— Objective —
Transcribe the stretch of the storage policy passage from "If you are changing" through "unless managed carefully.", keeping every word and punctuation mark unchanged.

— Supplied passage —
-*-*-

If you are changing the FTM (or if it is RAID5/6 FTT=2 in general IIRC) it will be creating whole new Objects when changing the Storage Policy - this of course means it will 1. temporarily have to use potentially a lot of extra space as it won't discard the original components until it has completed the job and 2. this is going to be a write and read intensive storage job which can of course cause contention unless managed carefully.
If you are not changing the FTM and it is currently RAID1 then it *should* just drop one of the replicas (and a witness component) and not need to create new components.
As when making any major changes to Storage Policies, please 1. first test this on a few Objects/VMs so you can get an indication of what it needs to change to apply the policy changes and
2. consider that it is preferable not to change the policy rules for all data at once (by editing the policy in situ) but instead to create a new policy with the desired configurations and apply this new policy to the VMs a few at a time (measure this in the amount of data they consume, not the number of VMs).

-*-*-

— Data supplied —

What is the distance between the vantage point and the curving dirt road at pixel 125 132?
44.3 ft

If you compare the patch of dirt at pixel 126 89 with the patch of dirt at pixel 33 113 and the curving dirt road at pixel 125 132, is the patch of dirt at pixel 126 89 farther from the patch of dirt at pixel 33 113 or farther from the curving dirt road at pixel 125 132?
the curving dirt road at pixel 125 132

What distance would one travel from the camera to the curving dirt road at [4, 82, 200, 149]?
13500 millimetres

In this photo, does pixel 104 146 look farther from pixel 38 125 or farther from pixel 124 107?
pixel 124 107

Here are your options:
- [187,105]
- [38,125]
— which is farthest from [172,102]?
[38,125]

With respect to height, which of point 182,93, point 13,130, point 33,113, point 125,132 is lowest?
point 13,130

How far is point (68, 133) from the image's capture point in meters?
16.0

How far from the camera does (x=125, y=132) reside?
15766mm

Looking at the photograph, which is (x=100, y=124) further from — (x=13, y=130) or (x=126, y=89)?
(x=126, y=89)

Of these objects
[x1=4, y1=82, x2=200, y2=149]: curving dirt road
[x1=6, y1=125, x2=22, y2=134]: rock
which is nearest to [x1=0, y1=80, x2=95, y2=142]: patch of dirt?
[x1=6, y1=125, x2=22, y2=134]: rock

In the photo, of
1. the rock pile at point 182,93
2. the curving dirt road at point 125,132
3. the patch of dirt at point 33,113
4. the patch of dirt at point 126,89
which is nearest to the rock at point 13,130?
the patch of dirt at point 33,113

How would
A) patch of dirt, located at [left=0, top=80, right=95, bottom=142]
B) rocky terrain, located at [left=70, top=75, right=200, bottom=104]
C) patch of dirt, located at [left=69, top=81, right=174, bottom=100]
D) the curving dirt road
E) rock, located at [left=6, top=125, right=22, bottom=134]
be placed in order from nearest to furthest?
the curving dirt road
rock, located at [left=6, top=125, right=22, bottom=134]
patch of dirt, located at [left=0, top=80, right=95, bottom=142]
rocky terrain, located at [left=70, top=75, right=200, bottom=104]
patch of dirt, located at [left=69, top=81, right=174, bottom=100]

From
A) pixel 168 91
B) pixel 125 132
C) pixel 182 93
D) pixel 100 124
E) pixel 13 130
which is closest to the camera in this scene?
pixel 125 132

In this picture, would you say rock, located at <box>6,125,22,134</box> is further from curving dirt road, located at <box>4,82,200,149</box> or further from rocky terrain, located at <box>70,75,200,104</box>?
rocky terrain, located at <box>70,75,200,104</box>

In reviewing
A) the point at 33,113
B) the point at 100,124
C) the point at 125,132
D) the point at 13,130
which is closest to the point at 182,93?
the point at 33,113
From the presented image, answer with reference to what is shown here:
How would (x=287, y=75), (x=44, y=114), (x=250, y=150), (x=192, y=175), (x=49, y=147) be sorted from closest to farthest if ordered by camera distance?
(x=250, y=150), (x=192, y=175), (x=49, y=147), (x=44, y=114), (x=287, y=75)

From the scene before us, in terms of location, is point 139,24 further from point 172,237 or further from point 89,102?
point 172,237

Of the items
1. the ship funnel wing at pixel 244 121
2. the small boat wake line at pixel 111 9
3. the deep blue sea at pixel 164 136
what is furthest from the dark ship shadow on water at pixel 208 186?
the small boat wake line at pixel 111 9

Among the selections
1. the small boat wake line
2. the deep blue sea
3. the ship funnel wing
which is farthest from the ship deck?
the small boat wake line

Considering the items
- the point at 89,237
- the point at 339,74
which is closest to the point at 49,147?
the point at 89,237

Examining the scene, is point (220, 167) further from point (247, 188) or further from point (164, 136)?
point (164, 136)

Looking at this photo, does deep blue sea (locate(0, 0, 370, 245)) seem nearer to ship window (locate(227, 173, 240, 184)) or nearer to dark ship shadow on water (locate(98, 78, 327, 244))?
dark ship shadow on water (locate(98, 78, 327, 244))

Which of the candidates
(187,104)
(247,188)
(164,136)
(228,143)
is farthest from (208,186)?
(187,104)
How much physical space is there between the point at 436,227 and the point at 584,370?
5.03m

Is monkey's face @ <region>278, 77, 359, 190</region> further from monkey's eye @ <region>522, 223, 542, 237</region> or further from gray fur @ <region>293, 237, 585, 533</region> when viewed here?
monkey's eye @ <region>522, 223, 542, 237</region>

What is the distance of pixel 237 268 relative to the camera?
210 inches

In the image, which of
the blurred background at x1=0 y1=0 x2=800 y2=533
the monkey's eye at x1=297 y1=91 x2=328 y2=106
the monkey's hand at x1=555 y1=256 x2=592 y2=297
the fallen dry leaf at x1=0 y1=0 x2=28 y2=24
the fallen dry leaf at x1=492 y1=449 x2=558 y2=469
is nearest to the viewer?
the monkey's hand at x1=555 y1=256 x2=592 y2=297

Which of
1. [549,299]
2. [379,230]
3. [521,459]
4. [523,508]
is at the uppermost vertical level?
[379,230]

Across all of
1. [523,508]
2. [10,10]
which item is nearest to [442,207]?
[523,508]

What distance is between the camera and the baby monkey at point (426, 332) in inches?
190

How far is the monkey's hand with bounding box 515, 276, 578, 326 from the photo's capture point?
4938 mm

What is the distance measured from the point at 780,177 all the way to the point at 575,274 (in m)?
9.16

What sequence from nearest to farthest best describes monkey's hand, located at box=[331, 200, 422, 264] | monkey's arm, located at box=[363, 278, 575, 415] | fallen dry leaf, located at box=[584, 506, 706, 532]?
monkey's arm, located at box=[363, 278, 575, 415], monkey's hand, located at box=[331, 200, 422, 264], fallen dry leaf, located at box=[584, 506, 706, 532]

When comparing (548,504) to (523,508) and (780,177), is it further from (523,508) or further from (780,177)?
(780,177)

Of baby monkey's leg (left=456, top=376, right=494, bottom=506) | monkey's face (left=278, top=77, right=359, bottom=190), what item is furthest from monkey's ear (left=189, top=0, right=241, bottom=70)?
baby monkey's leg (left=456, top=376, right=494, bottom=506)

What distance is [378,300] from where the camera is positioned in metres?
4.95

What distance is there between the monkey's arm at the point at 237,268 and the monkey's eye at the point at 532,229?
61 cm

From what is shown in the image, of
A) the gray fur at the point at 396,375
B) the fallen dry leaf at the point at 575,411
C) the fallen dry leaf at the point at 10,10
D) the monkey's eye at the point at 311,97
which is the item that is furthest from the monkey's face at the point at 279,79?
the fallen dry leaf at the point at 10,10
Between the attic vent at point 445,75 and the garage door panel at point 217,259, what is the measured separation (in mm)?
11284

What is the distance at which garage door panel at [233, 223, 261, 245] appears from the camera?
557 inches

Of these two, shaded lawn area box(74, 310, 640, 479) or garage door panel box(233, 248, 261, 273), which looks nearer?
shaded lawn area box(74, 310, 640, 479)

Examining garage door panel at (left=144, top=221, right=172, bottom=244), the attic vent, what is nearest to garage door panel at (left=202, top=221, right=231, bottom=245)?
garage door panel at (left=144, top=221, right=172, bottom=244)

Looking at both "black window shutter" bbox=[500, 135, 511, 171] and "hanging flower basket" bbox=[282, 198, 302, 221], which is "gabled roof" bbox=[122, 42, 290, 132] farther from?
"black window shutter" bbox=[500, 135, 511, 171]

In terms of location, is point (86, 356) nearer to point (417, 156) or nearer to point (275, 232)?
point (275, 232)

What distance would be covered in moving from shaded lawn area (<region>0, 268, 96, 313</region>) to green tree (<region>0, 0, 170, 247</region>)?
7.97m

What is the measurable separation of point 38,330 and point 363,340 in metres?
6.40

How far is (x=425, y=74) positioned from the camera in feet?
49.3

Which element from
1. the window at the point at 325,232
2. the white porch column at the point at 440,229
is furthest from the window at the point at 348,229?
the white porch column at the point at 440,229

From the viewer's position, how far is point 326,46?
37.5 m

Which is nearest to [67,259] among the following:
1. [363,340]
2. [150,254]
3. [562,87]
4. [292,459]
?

-*-*-

— Solution to this task —
If you are changing the FTM (or if it is RAID5/6 FTT=2 in general IIRC) it will be creating whole new Objects when changing the Storage Policy - this of course means it will 1. temporarily have to use potentially a lot of extra space as it won't discard the original components until it has completed the job and 2. this is going to be a write and read intensive storage job which can of course cause contention unless managed carefully.